- What you need to do -
Review the listing and copy each line that holds the word "your".

--

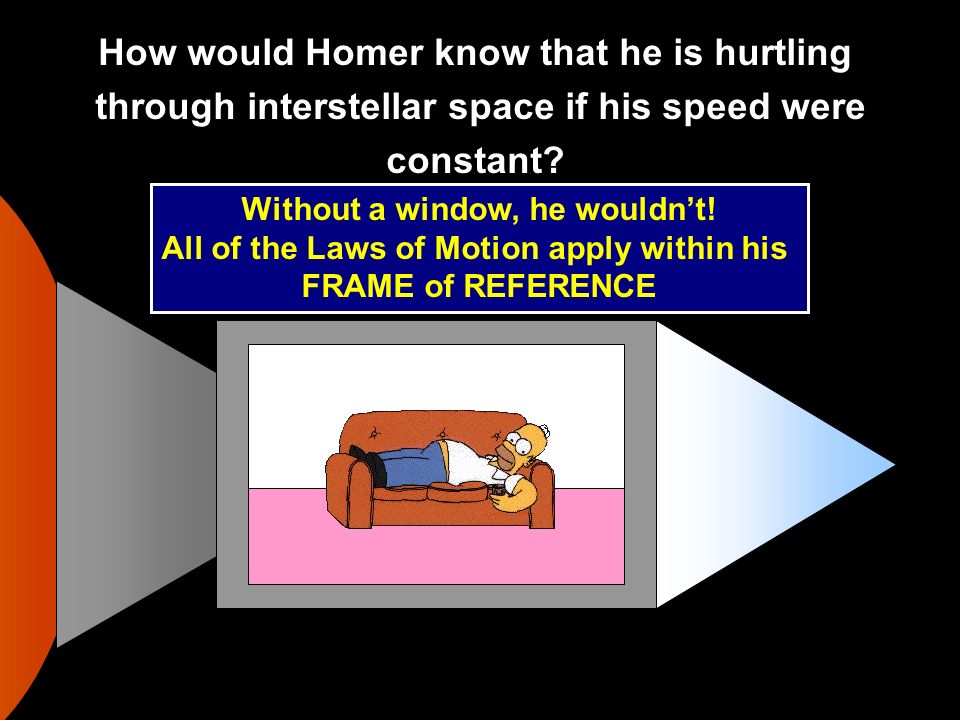 How would Homer know that he is hurtling through interstellar space if his speed were constant?

Without a window, he wouldn't!
All of the Laws of Motion apply within his FRAME of REFERENCE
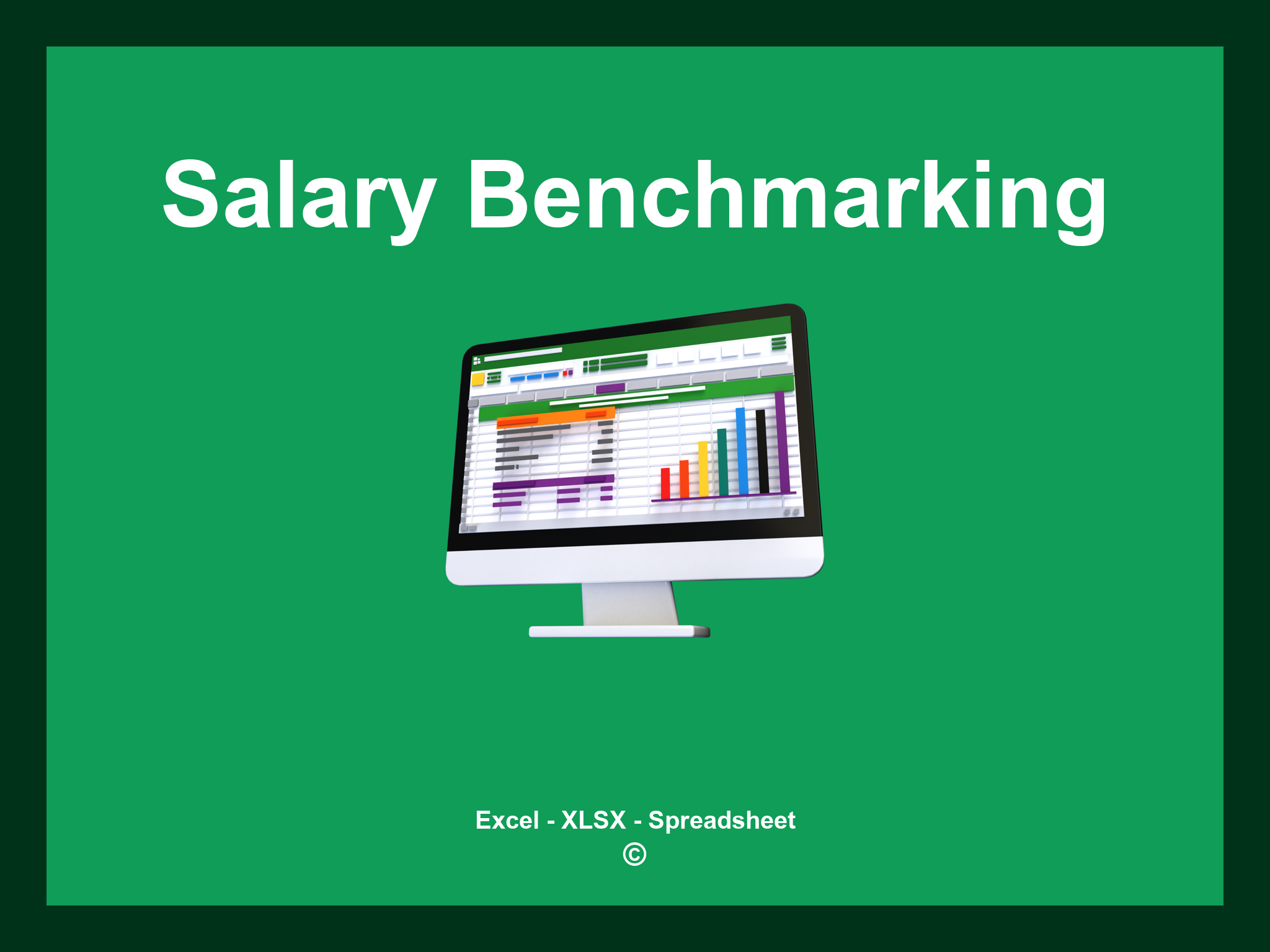 Salary Benchmarking

Excel - XLSX - Spreadsheet
©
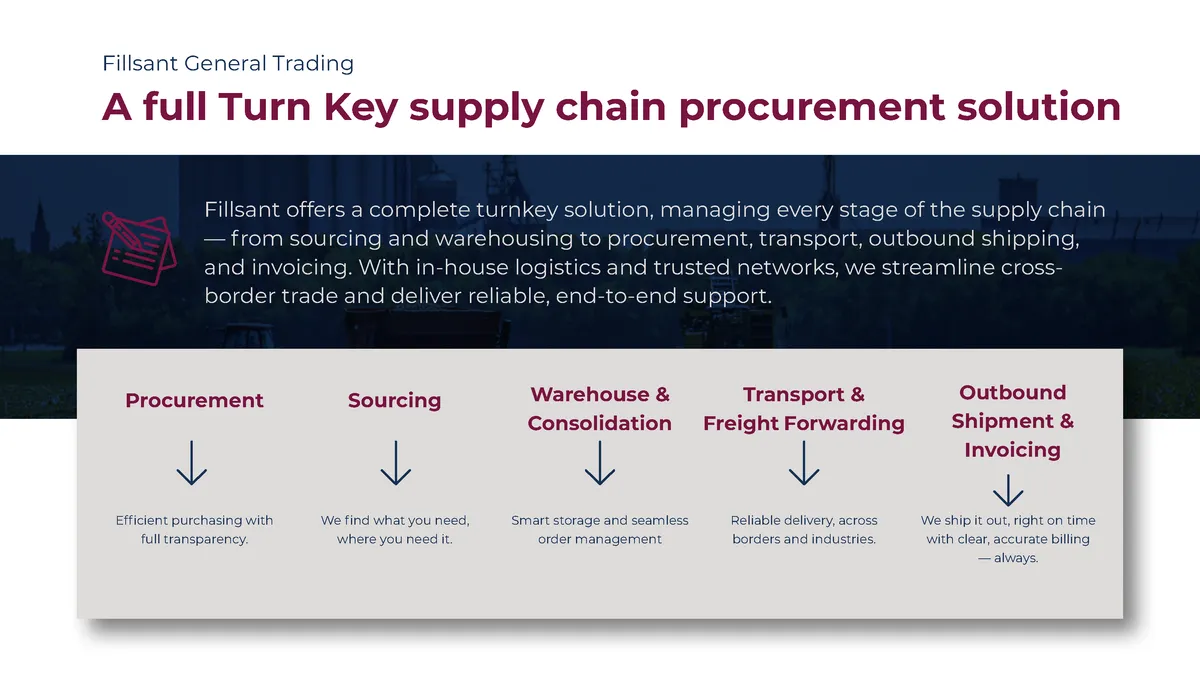 Fillsant General Trading

A full Turn Key supply chain procurement solution

Fillsant offers a complete turnkey solution, managing every stage of the supply chain — from sourcing and warehousing to procurement, transport, outbound shipping, and invoicing. With in-house logistics and trusted networks, we streamline cross-border trade and deliver reliable, end-to-end support.

Procurement

Efficient purchasing with full transparency.

Sourcing

We find what you need, where you need it.

Warehouse & Consolidation

Smart storage and seamless order management

Transport & Freight Forwarding

Reliable delivery, across borders and industries.

Outbound Shipment & Invoicing

We ship it out, right on time with clear, accurate billing — always.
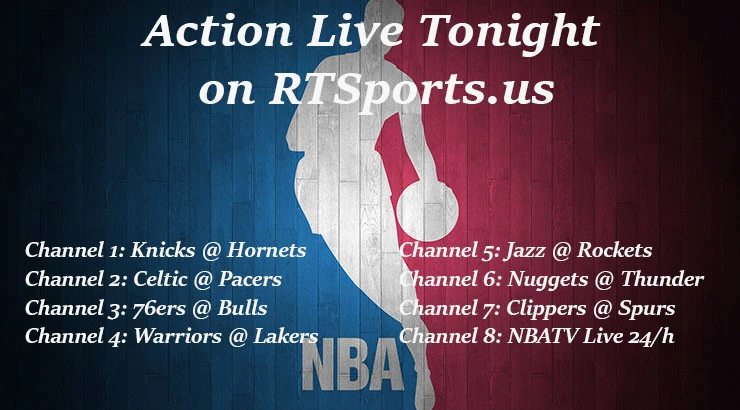 Action Live Tonight on RTSports.us

Channel 1: Knicks @ Hornets
Channel 2: Celtic @ Pacers
Channel 3: 76ers @ Bulls
Channel 4: Warriors @ Lakers

Channel 5: Jazz @ Rockets
Channel 6: Nuggets @ Thunder
Channel 7: Clippers @ Spurs
Channel 8: NBATV Live 24/h

NBA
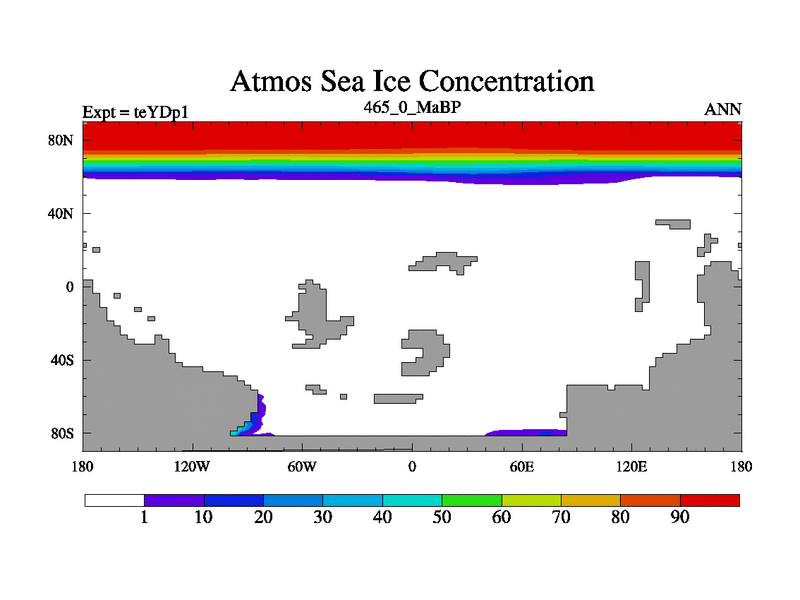 Atmos Sea Ice Concentration

Expt = teYDp1

465_0_MaBP

ANN

80N

40N

0

40S

80S

180

120W

60W

0

60E

120E

180

1

10

20

30

40

50

60

70

80

90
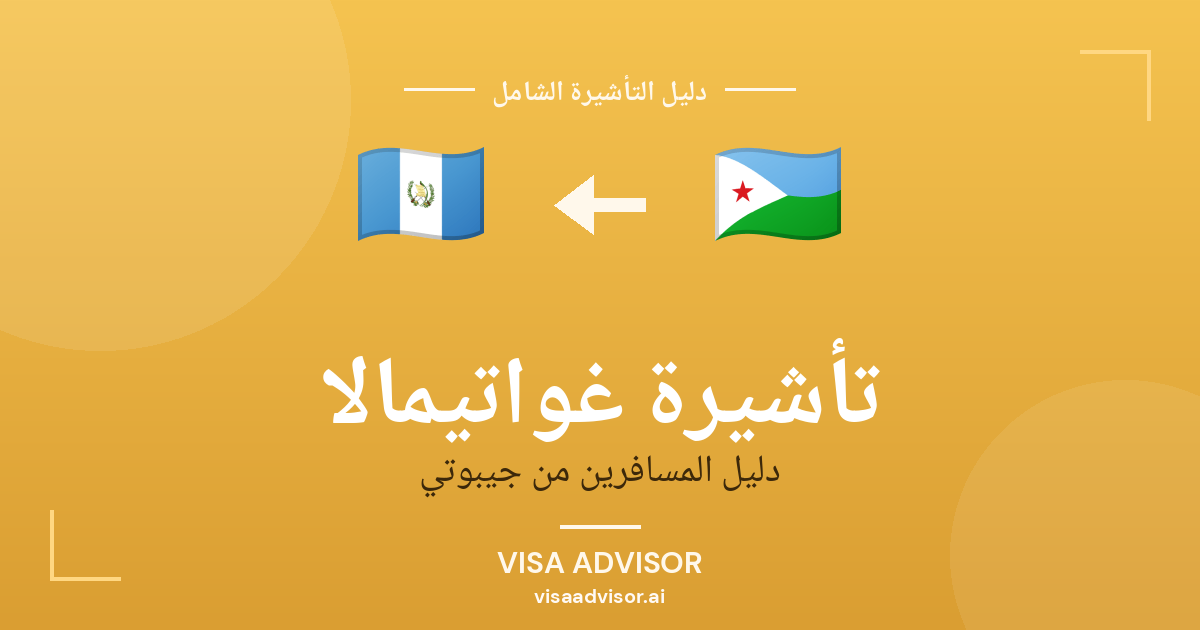 دليل التأشيرة الشامل

تأشيرة غواتيمالا

دليل المسافرين من جيبوتي

VISA ADVISOR

visaadvisor.ai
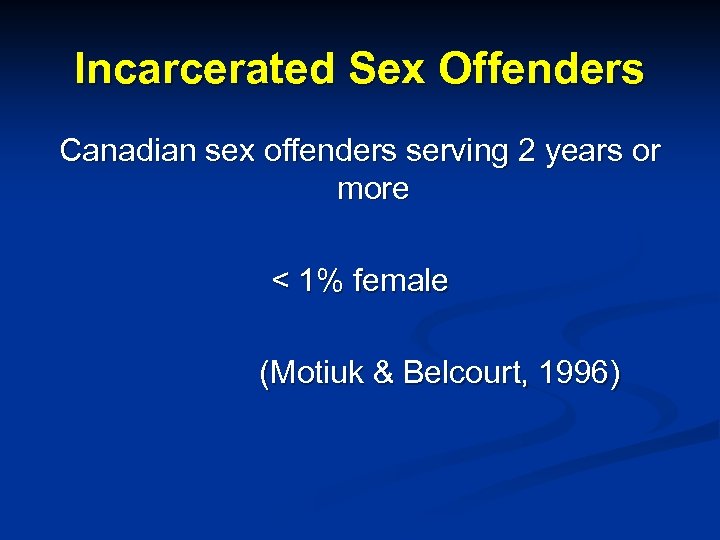 Incarcerated Sex Offenders

Canadian sex offenders serving 2 years or more

< 1% female

(Motiuk & Belcourt, 1996)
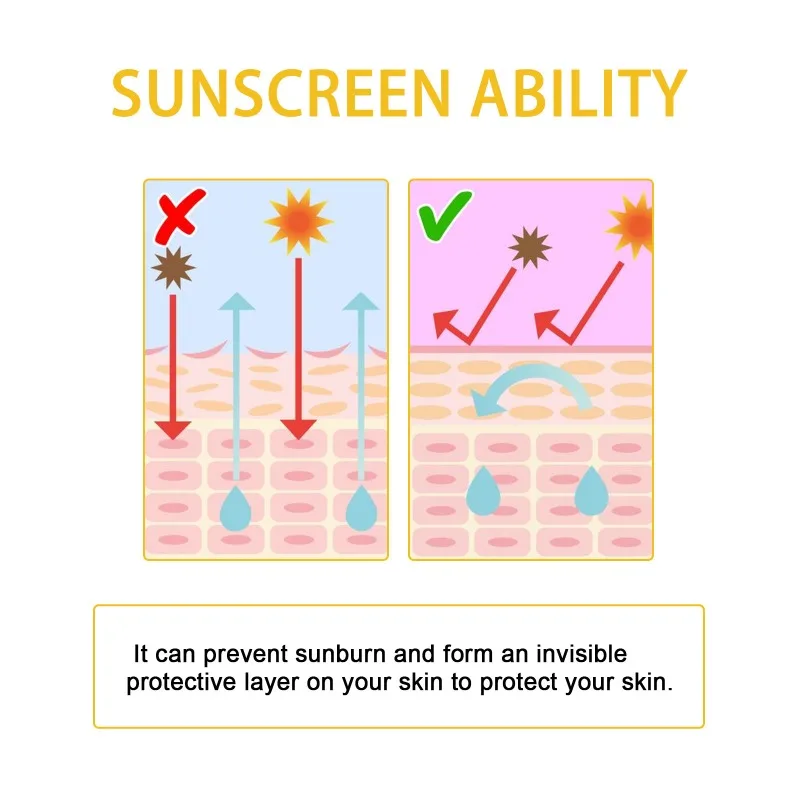 SUNSCREEN ABILITY

It can prevent sunburn and form an invisible protective layer on your skin to protect your skin.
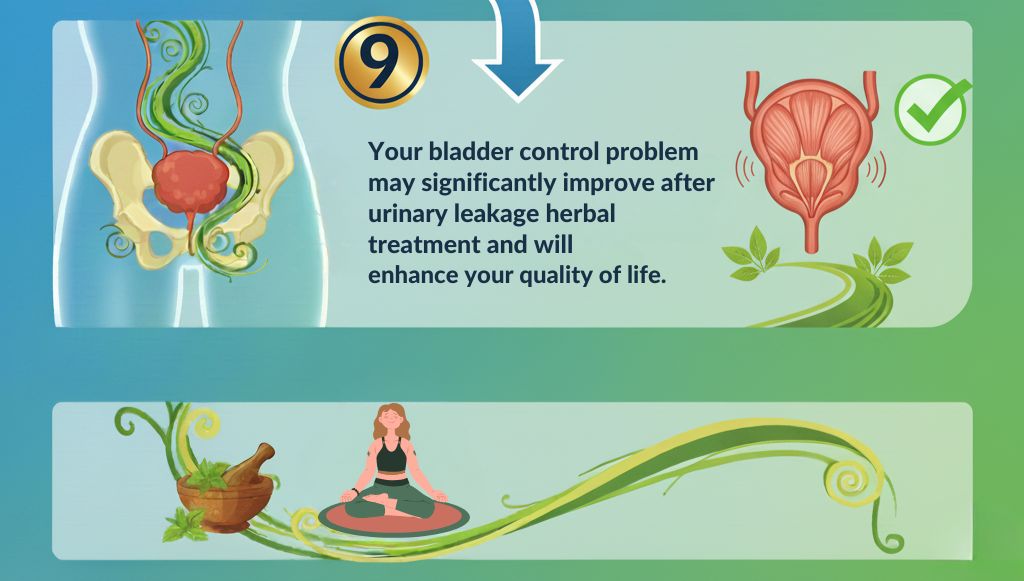 9

Your bladder control problem may significantly improve after urinary leakage herbal treatment and will enhance your quality of life.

--

- Task answer -
It can prevent sunburn and form an invisible protective layer on your skin to protect your skin.
Your bladder control problem may significantly improve after urinary leakage herbal treatment and will enhance your quality of life.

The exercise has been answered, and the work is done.